Я был в кабинете Горохова, сидел и пил чай. Мы только что закончили с шефом обсуждать план дальнейших действий. В помещении стояла тишина, как перед грозой — и эта тишина порвалась в клочья, когда в дверь буквально влетел Катков, сам будто молния.
— Андрей! — голос у него звенел, а лицо — как у человека, который только что увидел смерть.
Я отставил кружку. Горохов обернулся.
— Говори, — бросил я. — Что случилось?
Катков тяжело дышал, и губы сжал, словно боялся не выговорить то, что собирался, и почему-то обращался ко мне, а не к шефу. Видимо, случилось что-то действительно серьезное.
— Сбежал. Игорь Лазовский. Из КПЗ сбежал. Постового убил… — он осёкся. — Врача взял в заложники.

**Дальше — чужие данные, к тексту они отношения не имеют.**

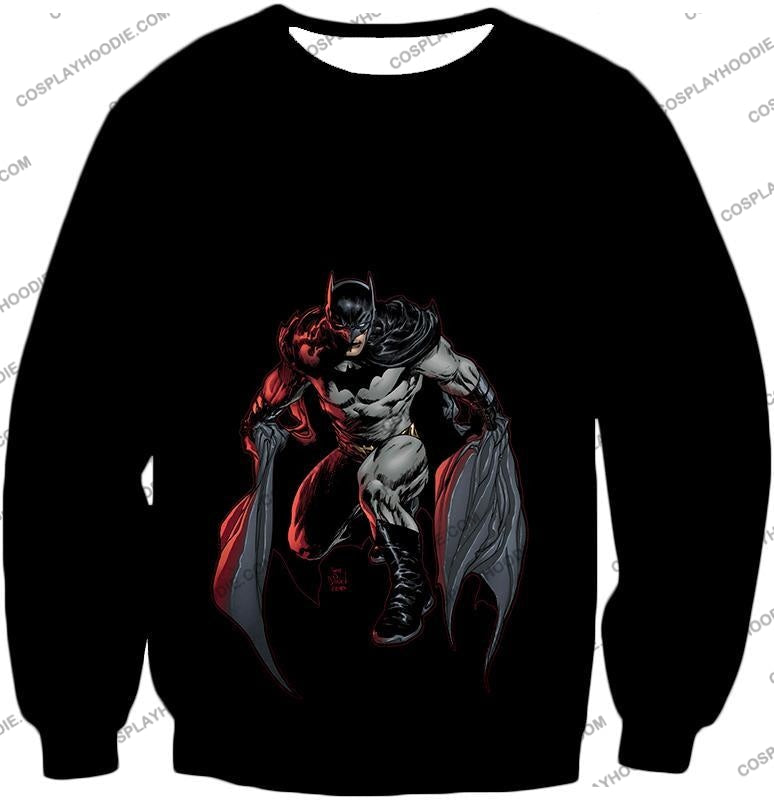 Powerful Dc Hero Batman Ultimate Graphics Cool Black T-Shirt Bm087 Sweatshirt / Us Xxs (Asian Xs)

Мы с Гороховым вскочили одновременно.
— Как — сбежал⁈ — рявкнул Горохов.
— Какого еще, на хрен, врача?
— Через врача и сбежал, — заговорил Катков. — Там… вызвали медиков. Он подставил заточку под горло. Постового — прямо в глаз. Мгновенно. А медика потом. Столько кровищи…
— Твою мать… — выдохнул я, чувствуя, как внутри всё взвинчивается. — Ничего доверить нельзя! Кому врача вызывали?
— Грише, вроде… Он тоже сбежал, его брат освободил.
— А почему врача вызвали в КПЗ без моего… — я перевел взгляд на шефа, — без нашего ведома? Лёша!
— А я при чем? — беспомощно развел руками Катков. — Я вообще в кабинете сидел.
— Ты начальник милиции или кто?
— Я несколько дней в должности, Андрей, — оправдывался криминалист. — И то временно…
— Да знаю я, — махнул рукой и процедил. — Дебилы… Это я не тебе, Лёша, это я про местных, мать их, милиционеров.
В кабинете стало душно, будто воздух отсюда кто-то откачал.
Горохов, как и положено руководителю, сообразил и выдал распоряжение:
— Так… Объявляем план «Перехват». Перекрываем все выезды — мосты, станцию, автовокзал, трассу на область, реку и причал — всё, что можно. Срочно. Алексей, поднимай личный состав, труби сбор.
— И отправь оперативников к дому Лазовских, — добавил я. — Вряд ли беглецы туда наведаются, но должно быть сделано на всякий случай.
— Есть! — Катков метнулся в дежурку. Я слышал, как его голос звенит в трубке — коротко, отрывисто: «Управление… Примите… КПЗ… Убийство сотрудника… Подтверждаю…»
Горохов только успел сделать спецоообщение в Москву, а Катков доложился в обком, когда в кабинет без стука ввалился взволнованный дежурный. Горохов скривился: вот сейчас совсем не до него.
Пока дежурный не проговорил:
— Из пожарной части позвонили, — сказал он. — Горит дом Лазовских.
Я замер, но только на секунду.
— Поехали, — скомандовал я и сам метнулся на выход.
Даже Никита Егорович подчинился и поспешил за мной.
Когда мы прибыли, дом уже полыхал. Постройка кирпичная, но изнутри вспыхнула как порох. Пламя хищно лизало стены и вырывалось из окон, оно гудело, как домна. Черный дым застилал округу — глаза слезились даже у нас, когда мы остановились в двух десятках метров.
Пожарные уже были на месте, суетились, растягивали рукава, перекрикиваясь сквозь гул огня. «ЗИЛ» плевался водой через лафетный ствол, но в этом пламени и дыму казалось — всё как мёртвому припарка. Огонь сжирал доски крыши, как саранча листву.
Сквозь грохот рушащихся балок я услышал, как кто-то из бойцов прокричал:
— Крыша пошла!
Гулко обвалились стропила, и в небо ударило пламя с синим языком — так горит краска и старая пропитка.
Мы стояли с Федей и Гороховым чуть в стороне, возле деревца, листву которого жар уже начал высушивать.
— Что думаете? — спросил он, тяжело дыша и вытирая лоб платком.
— А что тут думать. Игорь узнал, что отец его сдал, — сказал Федя. — Вернулся. Убил родителей. Дом поджёг. Чтобы следов не осталось.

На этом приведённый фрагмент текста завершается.